EXERCISE DETAILS: For the entries below, count the lines that contain the word "United" and reply with that number only.

[Stored data]
Segment Open

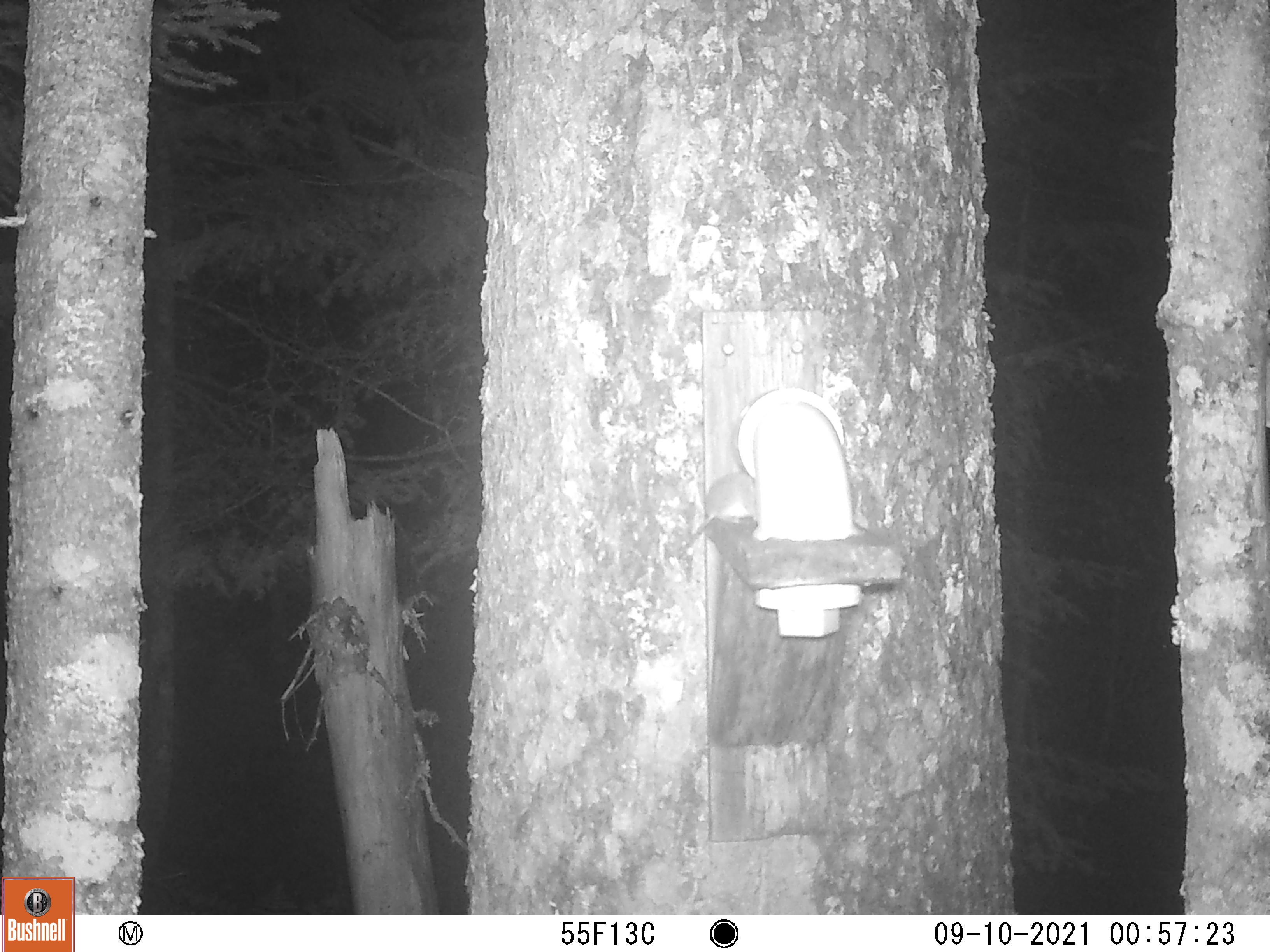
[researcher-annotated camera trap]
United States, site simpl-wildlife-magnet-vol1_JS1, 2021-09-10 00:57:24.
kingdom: Animalia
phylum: Chordata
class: Mammalia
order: Rodentia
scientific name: Rodentia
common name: mouse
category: mouse sp.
Mouse sp. (mouse) (Rodentia).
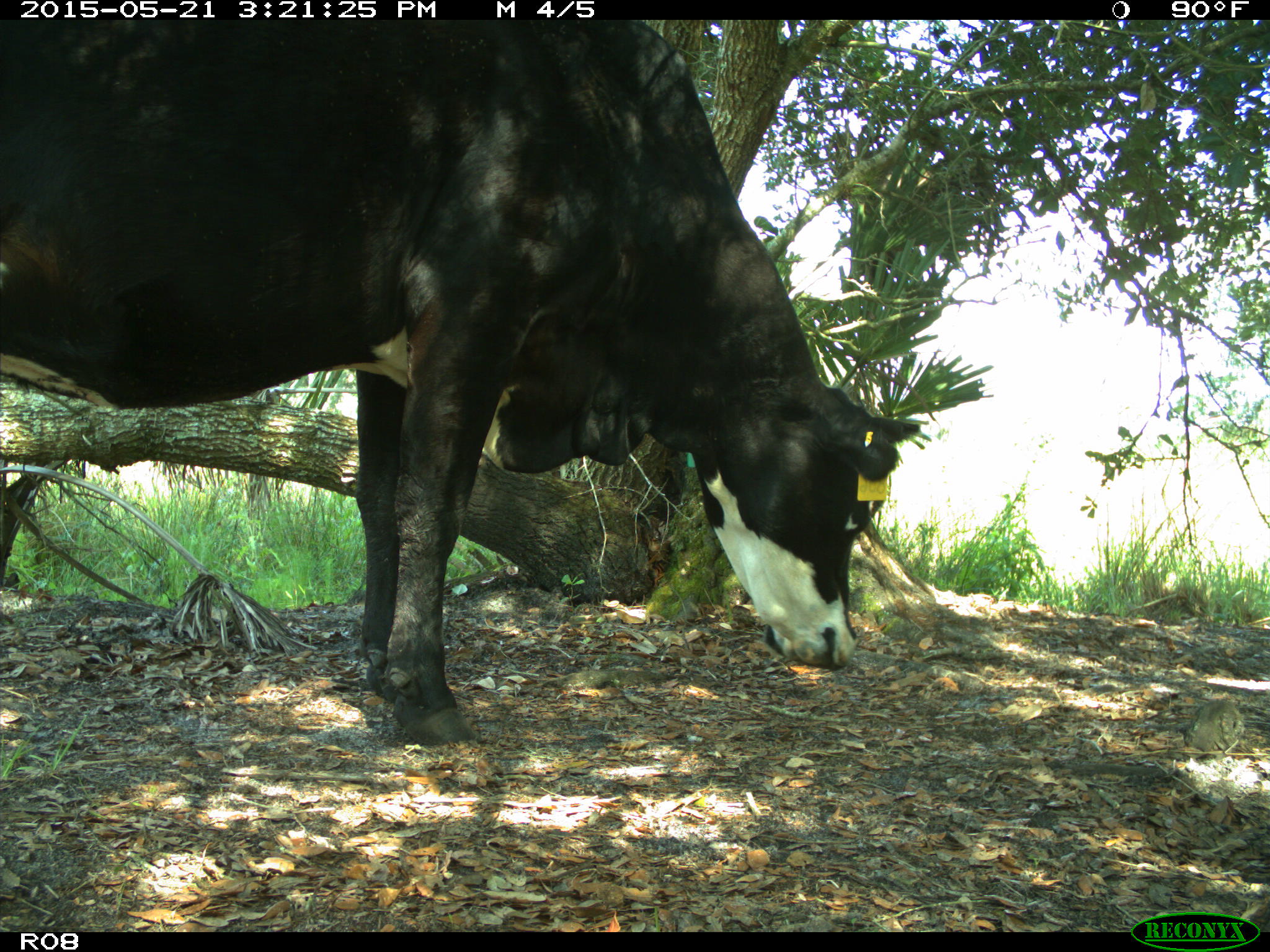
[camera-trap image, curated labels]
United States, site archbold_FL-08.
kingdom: Animalia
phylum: Chordata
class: Mammalia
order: Artiodactyla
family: Bovidae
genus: Bos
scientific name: Bos taurus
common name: domestic cow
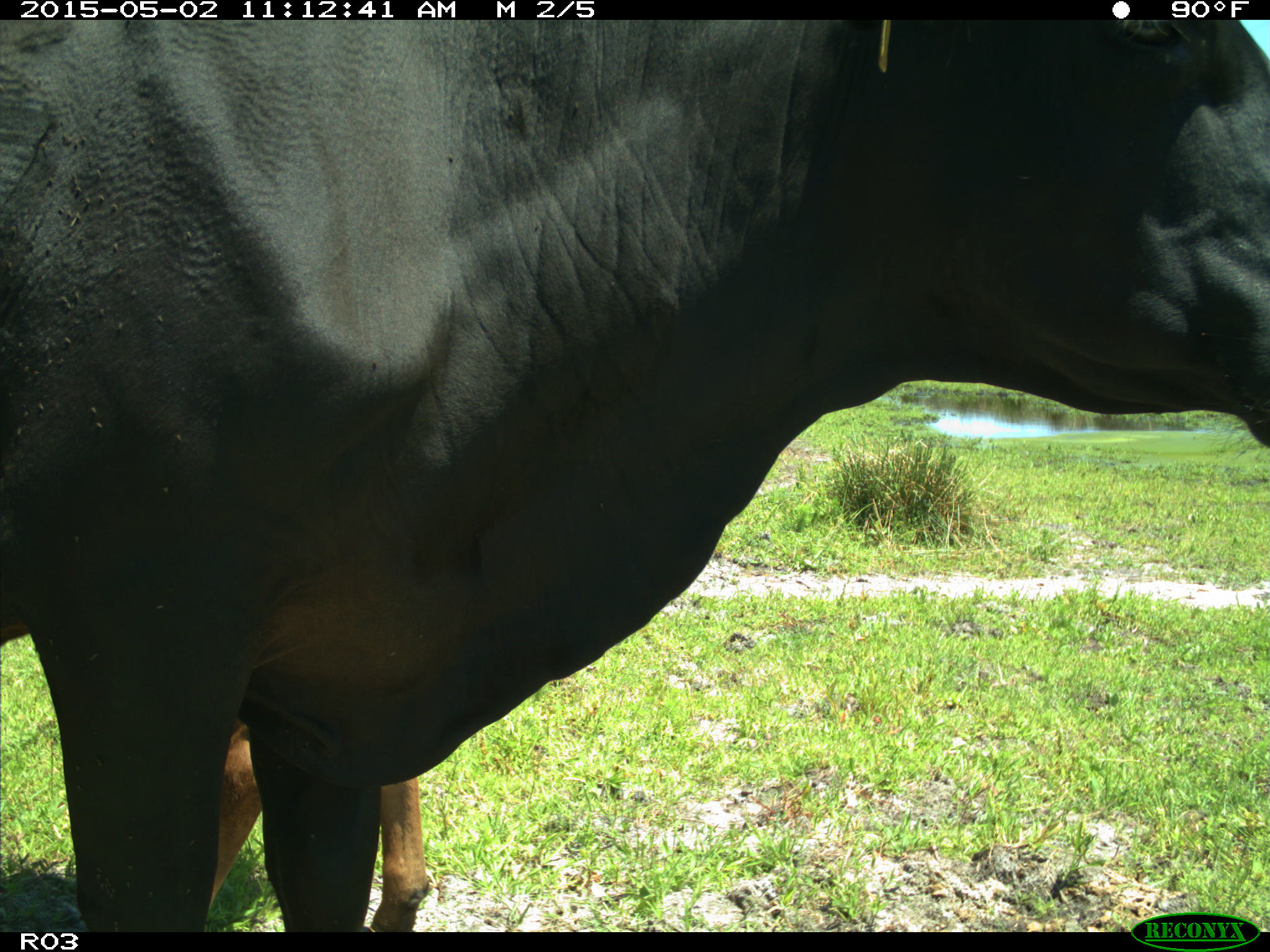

Segment Closed

WRITTEN RESPONSE: 2